The argument for experiences

A photograph of Gullfoss — the largest waterfall in Europe. It was freezing when I took this. The spray of ice cold water didn’t help.

I’d like to think everyone’s heard “Experiences are worth more than material wealth.” and yet, the number of people I see spending time, energy and resources to obtain material items is appalling. Now, I’ve been a part of this group of people forever, too. I think a large part of me still likes the idea of owning material items which I think make me happy. Material wealth has its place in this world, and can absolutely bring people joy, but I’d like to make the argument for experiences instead.

I would imagine I must’ve been happy for a couple days, maybe a week.

I’ve been a materialistic person my entire life. There’s nothing I wanted more than the newest radio controlled toy car, or lego set, or skateboard, or *insert toy/product category here* growing up. I didn’t always get what I wanted, but I learned early enough that I’d have to work for whatever my next goal was. (I vividly remember drawing classmates’ names for them in interesting ways in exchange for fractions of a dollar to save up for a radio controlled helicopter!) Never have I ever been able to identify that point in time, however, as one that stands out as particularly happy. (Shortly after getting the helicopter.) I would imagine I must’ve been happy for a couple days, maybe a week. I probably took it to school for show and tell, but whatever emotions that followed have faded away into the abyss. The older I’ve gotten, and the more disposable income I’ve had, the more I’ve spent on material items. A new camera, a new iPhone, pairs of shoes I don’t need, watches, unnecessary odds and ends, and outside of just creating clutter, nothing with a tiny group exceptions has stuck out as having created a permanent impact, or memory of happiness.

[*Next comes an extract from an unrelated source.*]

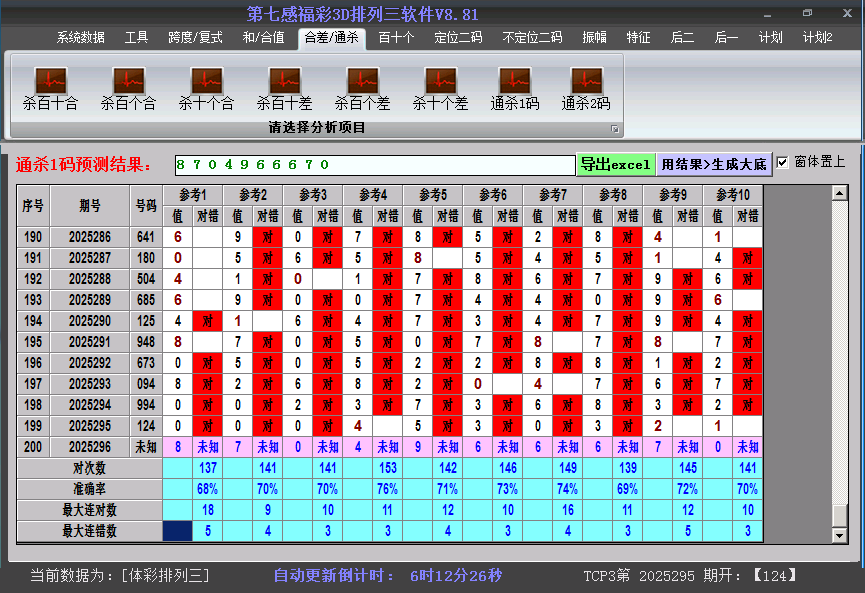 排列三软件杀码截图2025296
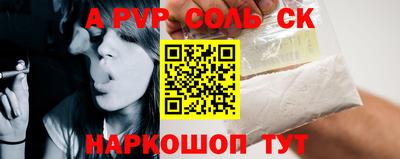 мяу мяу кристалл Изобильный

Us in front of some water and ice.

In March, 2017 five friends and I spent our spring break exploring Iceland! The idea came about after I watched a video on YouTube about someone driving around Iceland’s ‘Ring Road’, and the idea stuck. I started talking to my friends about it in September, 2016, and before we knew it, we were all on a flight from Boston, Massachusetts to Reykjavic, Iceland. While the details of planning aren’t as important, and as a non-us citizen, it was extremely time and resource intensive. It was more than worth it though. There isn’t a single other time in my life that I can recall more vividly, or fondly than my trip to Iceland with my friends.

There isn’t a single other time that I can recall more vividly

Its been months since my trip to Iceland, but I still remember every minute of my trip like it was yesterday! There isn’t another time in my life that I’ve enjoyed more. I’ve visited other countries before, its been a while since I’ve been on a vacation, but this experience was unlike others. It was something I worked for. I spent months working to save up the money, organize my finances, put time and money into traveling back and forth from Rhode Island to New York City on multiple occasions to get my documents and Visa processed, all alongside managing relentless academic work. But nothing could have been more satisfying than finally getting on that plane, and knowing its something I had worked hard for. Nothing could have made fonder memories.